Phase equilibria in mixtures of polar and nonpolar compounds: Derived thermodynamic quantities for alcohols and hydrocarbon

Abstract

The properties of vapor mixtures and liquid solutions which determine phase equilibria are of special importance in separation processes. They include the vapor‐phase imperfections; the liquid‐phase activity coefficents; and the excess heat, entropy, and free energy of mixing.

Correlation of these properties in nonpolar mixtures is relatively simple, but in mixtures of polar and nonpolar compounds the molecular interactions lead to more complex relations. Semiempirical relations reported earlier (3, 4) have been used to calculate the vapor imperfections and to correlate the liquid‐phase activity coefficients.

Temperature variations of the activity coefficients can reflect the true heat and entropy effects in solution if sufficient vapor‐liquid equilibria are available for a careful and consistent treatment.

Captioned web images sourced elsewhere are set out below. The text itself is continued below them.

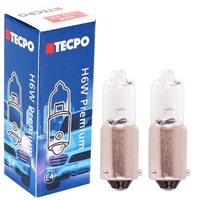 2x TECPO H6W Standlicht mit versetzten Pins, 12V-6W, BAX9S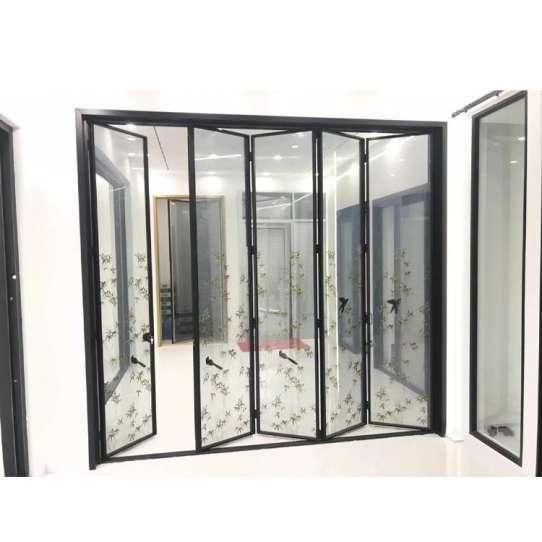 WDMA Black Color Corner Vertical Aluminum Interior Fiber Glass Bifold Stacking Doors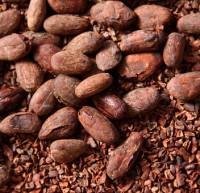 Peenestatud kakaooad - kakaonibsid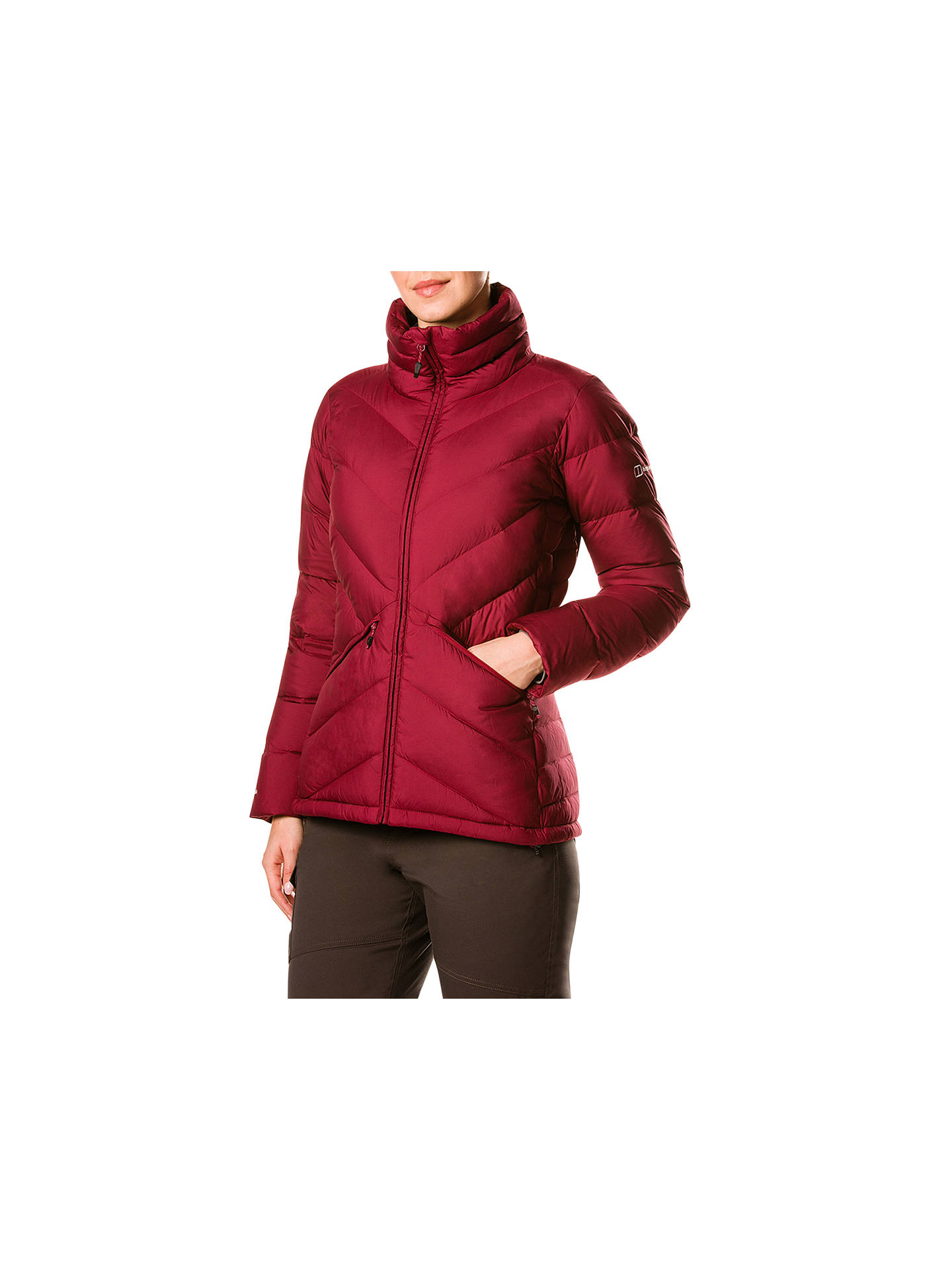 e0171cb23 Berghaus Easdale Insulated Women's Jacket at John Lewis & Partners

This is illustrated with binary mixtures of benzene and the n‐aliphatic alcohols, methanol to pentanol. The results are compared with calorimetric data available in the literature.

The consistent set of cross‐correlated coefficients provides a basis for calculating both isothermal and isobaric vapor‐liquid equilibria at various conditions for the binaries and for certain ternary and multicomponent mixtures without any additional data.